Behaviour Change

PROPAGANDA FOR CHANGE is a project created by the students of Behaviour Change (ps359) and Professor Thomas Hills at the Psychology Department of the University of Warwick. This work was supported by funding from Warwick's Institute for Advanced Teaching and Learning.

Thursday, January 22, 2015

Hear what you want !


This adverts combines two persuasive technique. The strategy appears on its face to be high social status admirer altercating, just as other celebrities endorse their products. People who admire Kevin Garnett will have dozen reason to use what he use or just to be like him. In early research, Lefkowitz, Blalke & Mouton (1955) found that people tended to jaywalk as a result of observing a person dressed in a suit and tie compared to when then person was dressed in denim. In positive altercating, people are more likely to copy a behaviour from whom perceived with "good quality." Effective advertisement often use characteristics people empathise  to lead a new ways of acting which inevitably ramps up advertised products.
In the video, Kevin Garnett overcomes critics from basketball analyst and rival fans by using Dr. Dre headsets at his preparation. It creates a feeling of enhancing conviction in one'e inner strength
In-depth analysis of the technique, the advertising word "hear what you want with adaptive noise cancelling" with visual cue  in the video helps decode the conceptual metaphor " overcoming critics and self doubt to strive our best. Conceptual metaphor effectiveness in advertisement  has been widely used to attract attention in order to promote sales (Zhang & Gao, 2009). An statement from Koveces (2002) has been extensively quoted which well explained why conceptual metaphor plays paramount role in presenting advertisement. "Part of the selling power of an advertisement depends on how well-chosen the conceptual metaphor is that the picture and the words used in the advertisement attempt to evoke in people." ( Koveces, 2002:59)
To conclude, this blog reviews the pragmatic function of "high social status admirer altercasting and metaphor" techniques in presenting advertisement.

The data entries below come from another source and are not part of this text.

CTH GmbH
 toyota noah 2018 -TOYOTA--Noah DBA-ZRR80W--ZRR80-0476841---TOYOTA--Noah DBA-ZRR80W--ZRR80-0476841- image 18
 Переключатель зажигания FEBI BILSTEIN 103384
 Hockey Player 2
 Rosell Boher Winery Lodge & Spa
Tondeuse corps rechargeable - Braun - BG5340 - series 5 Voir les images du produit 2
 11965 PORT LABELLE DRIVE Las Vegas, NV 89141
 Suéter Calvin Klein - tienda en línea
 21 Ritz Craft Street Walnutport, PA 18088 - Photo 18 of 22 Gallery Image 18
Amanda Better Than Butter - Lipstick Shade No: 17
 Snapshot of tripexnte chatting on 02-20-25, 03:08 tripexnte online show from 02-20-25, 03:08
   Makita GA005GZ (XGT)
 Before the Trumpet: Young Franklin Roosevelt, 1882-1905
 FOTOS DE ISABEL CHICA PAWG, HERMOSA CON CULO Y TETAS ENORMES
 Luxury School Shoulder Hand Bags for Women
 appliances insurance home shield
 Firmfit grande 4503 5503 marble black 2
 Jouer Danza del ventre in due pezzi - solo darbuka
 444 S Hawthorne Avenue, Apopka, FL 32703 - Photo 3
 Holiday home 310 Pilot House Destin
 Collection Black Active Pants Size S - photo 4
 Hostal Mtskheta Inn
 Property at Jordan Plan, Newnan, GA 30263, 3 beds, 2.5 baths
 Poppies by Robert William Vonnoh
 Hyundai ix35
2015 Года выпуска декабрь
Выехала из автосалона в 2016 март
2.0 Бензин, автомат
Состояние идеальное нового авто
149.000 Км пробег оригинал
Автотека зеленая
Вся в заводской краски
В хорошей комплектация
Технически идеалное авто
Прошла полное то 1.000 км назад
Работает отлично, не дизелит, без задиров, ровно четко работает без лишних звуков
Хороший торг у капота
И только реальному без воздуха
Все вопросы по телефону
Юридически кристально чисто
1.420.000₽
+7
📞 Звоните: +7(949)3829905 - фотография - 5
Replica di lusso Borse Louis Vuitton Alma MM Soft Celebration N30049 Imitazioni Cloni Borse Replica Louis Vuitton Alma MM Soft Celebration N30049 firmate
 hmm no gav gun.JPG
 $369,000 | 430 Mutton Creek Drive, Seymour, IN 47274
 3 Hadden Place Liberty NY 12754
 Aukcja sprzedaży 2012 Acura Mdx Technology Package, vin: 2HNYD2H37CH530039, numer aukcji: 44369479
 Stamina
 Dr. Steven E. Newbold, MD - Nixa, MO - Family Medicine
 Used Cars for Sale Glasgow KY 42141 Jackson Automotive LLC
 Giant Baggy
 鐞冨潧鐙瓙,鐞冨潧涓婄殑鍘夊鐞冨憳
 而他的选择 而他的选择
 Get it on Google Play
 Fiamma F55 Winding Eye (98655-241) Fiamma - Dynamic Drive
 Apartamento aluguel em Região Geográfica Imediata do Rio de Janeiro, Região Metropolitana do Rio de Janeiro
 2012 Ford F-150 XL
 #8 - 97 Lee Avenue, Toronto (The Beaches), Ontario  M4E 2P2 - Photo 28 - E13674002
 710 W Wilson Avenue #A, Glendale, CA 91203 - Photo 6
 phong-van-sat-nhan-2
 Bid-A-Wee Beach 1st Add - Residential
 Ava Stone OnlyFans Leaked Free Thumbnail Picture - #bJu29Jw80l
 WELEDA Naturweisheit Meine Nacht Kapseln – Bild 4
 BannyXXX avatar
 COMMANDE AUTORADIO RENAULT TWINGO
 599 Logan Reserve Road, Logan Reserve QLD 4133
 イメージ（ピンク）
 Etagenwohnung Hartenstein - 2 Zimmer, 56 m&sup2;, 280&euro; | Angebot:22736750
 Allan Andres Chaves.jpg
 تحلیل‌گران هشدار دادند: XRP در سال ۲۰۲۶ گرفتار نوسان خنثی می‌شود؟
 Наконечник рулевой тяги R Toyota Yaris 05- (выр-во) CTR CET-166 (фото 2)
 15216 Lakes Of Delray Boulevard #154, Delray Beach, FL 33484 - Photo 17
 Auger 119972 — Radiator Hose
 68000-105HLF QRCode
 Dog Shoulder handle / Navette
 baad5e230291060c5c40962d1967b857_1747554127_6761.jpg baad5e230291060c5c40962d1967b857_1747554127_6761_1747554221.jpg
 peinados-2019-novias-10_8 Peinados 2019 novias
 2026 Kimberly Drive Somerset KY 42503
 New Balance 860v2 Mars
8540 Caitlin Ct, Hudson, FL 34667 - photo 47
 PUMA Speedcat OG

Lefkowitz, M., Blake, R. R., & Mouton, J. S. (1955). Status factors in pedestrian violation of traffic signals. The Journal of Abnormal and Social Psychology51(3), 704.
Tuner, M.M.,Banas, J.a., Rains, S.A., Jang, S., Moore, J.L. and Morrison, D. (2010). The effects of altercasting and counter attitudinal behaviour on compliance:A Lost Letter Technique Investigation, Communication Reports, 23, 1, 1-13.
Zhang X., Gao X.(2009). An Analysis of Conceptual Metaphor in Western Commercial Advertisements. Asian Social Science,5(12),97-103
Kovesces Z., (2002). Metaphor: A Practical Introduction. New York: Oxford University Press.